A few months ago I came across the free law project and its awesome dataset of court decisions from around the country. I think it is amazing that everyday people can have easy and free access to a searchable index of court decisions. In addition to their front end search page and search api, they allow more advanced people to download their dataset using their bulk api. People are doing some pretty interesting things with this dataset. I even came across what looked like a decision prediction engine. I decided to use the dataset to create my own search index because it was the perfect opportunity to play around with Elasticsearch (a distributed search index). Note that I have no intention of replacing the existing functionality provided on courtlistener.com. This is more of an academic exercise for me.
Getting and processing the data
The bulk api outputs a compressed file containing opinions in xml format. I started off by creating a bash script which accepts one of the compressed files outputted by the bulk api, iterates over the opinions and get them ready for import into the search index. Creating the script proved challenging at first because I did not have enough disk space available on my MBP to store and processed the 12gb file. I then realized that i have tons of space available to me in Azure storage so I created an Azure ubuntu vm with an attached disk to test my processing script.
Choosing a platform
By the time I was done with the script I started thinking about how I would get Elasticsearch stood up on multiple nodes with discovery enabled. I came across the Elasticsearch Cloud Azure Plugin which is maintained by Elasticsearch. This plugin uses the Azure Management Api for discovery and the Azure Storage api for snapshots. I started implementing it but then I thought maybe it didn’t have to be this hard. Why should I have to be messing with certificate stores and all that when the service runtime api provides all the info I need for discovery. This is when I decided to focus my efforts on getting this going in the Azure PAAS environment. I came up with a plan of attack to get things going:
- Get Java Installed
- Persistent Storage for data
- Persistent Storage for snapshots
- Configuring and running Elasticsearch
- A discovery plugin based on the runtime api
- Internal load balanced endpoints
At this point I was confident I could get everything done using Azure Worker roles.
Setting up the project
Getting Java installed was a no brainer. All I needed to do was create a startup script which downloaded and run the installer. After a few bruises and a couple of hours into creating the startup script as a batch file, I decided it didn’t make sense to be battling with batch scripts when I had access to the full .net framework and a much more modern scripting engine in powershell. I also decided that I should include the java installer in the project instead of downloading it because it made more sense to take that hit when uploading the package instead of during startup. Once I had a working powershell script which ensured java was installed, all I needed to do was configure and run Elasticsearch.

| Listed records |
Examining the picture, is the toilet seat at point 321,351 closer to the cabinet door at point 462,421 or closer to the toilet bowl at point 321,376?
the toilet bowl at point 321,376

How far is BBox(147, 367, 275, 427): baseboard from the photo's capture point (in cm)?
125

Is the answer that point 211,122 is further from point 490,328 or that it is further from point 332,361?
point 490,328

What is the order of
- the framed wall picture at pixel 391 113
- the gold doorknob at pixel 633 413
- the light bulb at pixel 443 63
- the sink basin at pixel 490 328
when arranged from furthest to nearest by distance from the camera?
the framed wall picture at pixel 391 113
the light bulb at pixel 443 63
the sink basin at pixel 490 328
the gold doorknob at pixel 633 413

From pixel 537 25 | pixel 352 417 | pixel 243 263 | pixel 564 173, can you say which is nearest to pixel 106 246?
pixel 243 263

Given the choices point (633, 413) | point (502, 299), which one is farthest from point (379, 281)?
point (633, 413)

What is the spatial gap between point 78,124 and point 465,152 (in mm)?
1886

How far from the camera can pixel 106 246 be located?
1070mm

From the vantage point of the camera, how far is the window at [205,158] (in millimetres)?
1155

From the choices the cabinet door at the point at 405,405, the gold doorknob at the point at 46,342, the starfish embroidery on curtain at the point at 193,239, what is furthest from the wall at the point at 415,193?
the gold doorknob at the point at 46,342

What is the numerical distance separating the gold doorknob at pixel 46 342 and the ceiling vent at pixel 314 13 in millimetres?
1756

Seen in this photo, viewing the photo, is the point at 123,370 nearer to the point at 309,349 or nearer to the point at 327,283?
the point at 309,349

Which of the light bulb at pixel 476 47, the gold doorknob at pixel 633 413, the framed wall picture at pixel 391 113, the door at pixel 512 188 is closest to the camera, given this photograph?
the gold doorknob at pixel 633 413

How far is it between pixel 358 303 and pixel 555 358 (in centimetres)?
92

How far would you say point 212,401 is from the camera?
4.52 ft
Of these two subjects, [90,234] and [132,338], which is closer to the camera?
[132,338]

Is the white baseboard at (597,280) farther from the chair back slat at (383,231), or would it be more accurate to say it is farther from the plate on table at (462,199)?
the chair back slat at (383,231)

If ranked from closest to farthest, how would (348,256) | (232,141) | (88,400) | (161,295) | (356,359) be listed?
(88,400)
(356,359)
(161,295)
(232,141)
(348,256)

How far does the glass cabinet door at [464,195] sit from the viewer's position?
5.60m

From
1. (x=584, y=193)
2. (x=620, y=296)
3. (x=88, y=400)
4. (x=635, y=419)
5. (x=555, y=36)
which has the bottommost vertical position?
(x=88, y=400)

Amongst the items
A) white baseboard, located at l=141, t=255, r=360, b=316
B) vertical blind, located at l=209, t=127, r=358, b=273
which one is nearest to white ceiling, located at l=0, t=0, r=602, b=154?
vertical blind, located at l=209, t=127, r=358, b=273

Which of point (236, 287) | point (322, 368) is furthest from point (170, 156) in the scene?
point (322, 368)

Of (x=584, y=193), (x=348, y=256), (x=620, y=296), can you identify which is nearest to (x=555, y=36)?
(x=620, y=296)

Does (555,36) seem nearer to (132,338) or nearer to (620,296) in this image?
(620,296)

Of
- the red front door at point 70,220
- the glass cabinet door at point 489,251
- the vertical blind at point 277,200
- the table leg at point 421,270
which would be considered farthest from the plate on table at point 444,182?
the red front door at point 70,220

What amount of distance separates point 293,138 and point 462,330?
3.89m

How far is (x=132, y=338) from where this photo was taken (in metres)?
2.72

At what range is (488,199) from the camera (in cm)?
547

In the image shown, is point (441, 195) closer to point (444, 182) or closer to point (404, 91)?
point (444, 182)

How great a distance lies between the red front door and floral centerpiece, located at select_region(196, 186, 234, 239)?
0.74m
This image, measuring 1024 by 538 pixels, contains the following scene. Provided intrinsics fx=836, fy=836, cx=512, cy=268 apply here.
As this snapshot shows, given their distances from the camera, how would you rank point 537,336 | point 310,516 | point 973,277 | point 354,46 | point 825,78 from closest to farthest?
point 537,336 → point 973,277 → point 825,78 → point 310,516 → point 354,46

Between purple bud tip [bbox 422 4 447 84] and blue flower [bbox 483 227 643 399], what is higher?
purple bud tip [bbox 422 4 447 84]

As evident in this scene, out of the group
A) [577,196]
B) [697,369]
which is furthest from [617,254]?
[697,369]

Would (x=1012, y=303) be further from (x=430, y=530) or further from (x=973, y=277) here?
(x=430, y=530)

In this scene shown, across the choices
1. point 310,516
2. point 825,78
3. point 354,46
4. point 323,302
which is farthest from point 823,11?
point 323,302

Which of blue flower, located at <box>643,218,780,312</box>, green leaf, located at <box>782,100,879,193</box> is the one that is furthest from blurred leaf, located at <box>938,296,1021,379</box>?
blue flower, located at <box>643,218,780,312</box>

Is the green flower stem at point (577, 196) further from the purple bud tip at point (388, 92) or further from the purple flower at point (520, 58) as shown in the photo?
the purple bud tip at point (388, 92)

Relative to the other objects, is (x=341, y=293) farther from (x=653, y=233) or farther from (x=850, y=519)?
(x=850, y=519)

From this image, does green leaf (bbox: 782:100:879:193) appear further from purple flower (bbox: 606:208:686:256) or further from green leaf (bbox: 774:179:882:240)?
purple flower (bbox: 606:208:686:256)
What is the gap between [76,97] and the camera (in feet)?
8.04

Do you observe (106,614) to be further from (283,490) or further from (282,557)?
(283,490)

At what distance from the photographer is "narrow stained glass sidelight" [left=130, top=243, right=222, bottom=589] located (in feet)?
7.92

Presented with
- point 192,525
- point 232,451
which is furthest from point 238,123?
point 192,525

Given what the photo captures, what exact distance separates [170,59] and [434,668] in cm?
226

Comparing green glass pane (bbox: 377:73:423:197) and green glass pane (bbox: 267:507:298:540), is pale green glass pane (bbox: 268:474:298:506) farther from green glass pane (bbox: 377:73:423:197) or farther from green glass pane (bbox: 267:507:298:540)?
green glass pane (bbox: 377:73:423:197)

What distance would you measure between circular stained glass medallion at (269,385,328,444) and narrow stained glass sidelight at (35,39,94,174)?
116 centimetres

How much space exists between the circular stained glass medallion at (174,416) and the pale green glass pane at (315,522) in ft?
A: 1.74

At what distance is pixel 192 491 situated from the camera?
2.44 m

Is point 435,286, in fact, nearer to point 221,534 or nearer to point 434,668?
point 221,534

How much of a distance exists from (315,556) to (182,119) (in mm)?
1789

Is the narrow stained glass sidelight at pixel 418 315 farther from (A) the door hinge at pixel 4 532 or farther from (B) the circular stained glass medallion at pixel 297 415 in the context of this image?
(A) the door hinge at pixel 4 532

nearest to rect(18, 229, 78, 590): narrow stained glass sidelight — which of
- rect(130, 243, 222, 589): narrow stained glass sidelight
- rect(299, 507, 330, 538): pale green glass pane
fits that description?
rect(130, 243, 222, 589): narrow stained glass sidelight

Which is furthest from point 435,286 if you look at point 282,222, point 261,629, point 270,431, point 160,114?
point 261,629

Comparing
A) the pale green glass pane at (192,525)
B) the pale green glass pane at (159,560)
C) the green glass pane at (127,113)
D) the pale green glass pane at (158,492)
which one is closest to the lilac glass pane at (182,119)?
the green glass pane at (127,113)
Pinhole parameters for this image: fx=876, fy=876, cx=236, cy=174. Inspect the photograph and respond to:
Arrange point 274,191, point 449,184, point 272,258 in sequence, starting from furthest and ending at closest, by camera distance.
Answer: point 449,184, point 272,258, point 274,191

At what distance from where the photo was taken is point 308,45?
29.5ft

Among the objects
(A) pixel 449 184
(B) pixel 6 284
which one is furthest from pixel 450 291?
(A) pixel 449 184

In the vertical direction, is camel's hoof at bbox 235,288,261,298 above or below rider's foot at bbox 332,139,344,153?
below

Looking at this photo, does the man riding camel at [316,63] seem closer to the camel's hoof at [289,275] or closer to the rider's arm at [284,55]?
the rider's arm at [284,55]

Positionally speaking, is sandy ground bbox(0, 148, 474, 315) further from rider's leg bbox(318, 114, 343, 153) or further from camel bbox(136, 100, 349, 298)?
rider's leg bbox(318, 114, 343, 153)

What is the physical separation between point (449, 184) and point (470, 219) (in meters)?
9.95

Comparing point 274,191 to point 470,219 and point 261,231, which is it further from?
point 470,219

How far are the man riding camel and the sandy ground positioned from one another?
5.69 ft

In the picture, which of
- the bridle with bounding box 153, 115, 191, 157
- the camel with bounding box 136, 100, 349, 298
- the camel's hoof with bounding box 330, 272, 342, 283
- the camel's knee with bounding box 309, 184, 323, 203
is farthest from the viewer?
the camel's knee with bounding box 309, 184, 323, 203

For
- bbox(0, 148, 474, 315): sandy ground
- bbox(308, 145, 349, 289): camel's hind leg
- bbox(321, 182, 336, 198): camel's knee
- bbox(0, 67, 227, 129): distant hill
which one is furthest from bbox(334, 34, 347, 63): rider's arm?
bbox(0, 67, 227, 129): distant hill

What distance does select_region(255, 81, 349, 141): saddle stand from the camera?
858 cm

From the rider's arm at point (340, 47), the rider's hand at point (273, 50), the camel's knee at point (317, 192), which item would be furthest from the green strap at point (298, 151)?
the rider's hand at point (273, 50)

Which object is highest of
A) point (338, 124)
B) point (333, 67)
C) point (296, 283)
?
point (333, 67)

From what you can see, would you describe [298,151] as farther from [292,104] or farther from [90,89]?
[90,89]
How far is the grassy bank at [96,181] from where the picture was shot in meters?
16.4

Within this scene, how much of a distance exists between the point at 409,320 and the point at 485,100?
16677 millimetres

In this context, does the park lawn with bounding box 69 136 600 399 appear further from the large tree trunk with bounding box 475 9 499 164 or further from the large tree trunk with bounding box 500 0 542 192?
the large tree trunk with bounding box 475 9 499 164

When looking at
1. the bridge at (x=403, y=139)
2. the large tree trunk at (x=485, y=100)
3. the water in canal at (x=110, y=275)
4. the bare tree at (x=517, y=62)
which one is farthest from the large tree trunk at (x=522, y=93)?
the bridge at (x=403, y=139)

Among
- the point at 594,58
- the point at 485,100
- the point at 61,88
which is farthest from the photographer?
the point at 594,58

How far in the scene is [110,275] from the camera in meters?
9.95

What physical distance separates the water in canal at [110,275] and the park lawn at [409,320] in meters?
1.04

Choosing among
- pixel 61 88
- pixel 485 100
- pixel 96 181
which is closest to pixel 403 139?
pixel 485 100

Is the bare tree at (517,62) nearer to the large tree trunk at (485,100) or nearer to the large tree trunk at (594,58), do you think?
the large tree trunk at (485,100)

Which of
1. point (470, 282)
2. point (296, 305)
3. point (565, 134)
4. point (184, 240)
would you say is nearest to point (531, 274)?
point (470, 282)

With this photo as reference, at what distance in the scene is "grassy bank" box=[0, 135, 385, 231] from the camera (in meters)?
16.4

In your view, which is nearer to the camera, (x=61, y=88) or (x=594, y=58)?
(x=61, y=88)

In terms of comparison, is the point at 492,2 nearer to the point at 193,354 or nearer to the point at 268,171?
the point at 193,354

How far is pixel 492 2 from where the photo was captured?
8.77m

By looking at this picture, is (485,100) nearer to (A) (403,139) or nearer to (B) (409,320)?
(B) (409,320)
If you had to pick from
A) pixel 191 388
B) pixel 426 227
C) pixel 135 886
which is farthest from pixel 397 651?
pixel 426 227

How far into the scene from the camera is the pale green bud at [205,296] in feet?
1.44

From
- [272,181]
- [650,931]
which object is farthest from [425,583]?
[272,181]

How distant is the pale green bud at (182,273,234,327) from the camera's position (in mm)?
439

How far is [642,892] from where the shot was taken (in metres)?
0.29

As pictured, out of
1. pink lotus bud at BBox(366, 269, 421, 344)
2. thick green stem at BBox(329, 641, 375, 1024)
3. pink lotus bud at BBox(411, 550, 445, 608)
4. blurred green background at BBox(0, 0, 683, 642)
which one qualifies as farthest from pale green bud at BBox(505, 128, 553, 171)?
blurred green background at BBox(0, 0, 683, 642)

| What you will do |
Answer these questions from the Elasticsearch post:
1. In what format are the opinions in the compressed file from the bulk api?
2. Which api does the Elasticsearch Cloud Azure Plugin use for snapshots?
3. Why did the author put the java installer in the project rather than download it?

| Answer below |
1. xml
2. The Azure Storage api
3. It made more sense to take that hit when uploading the package instead of during startup.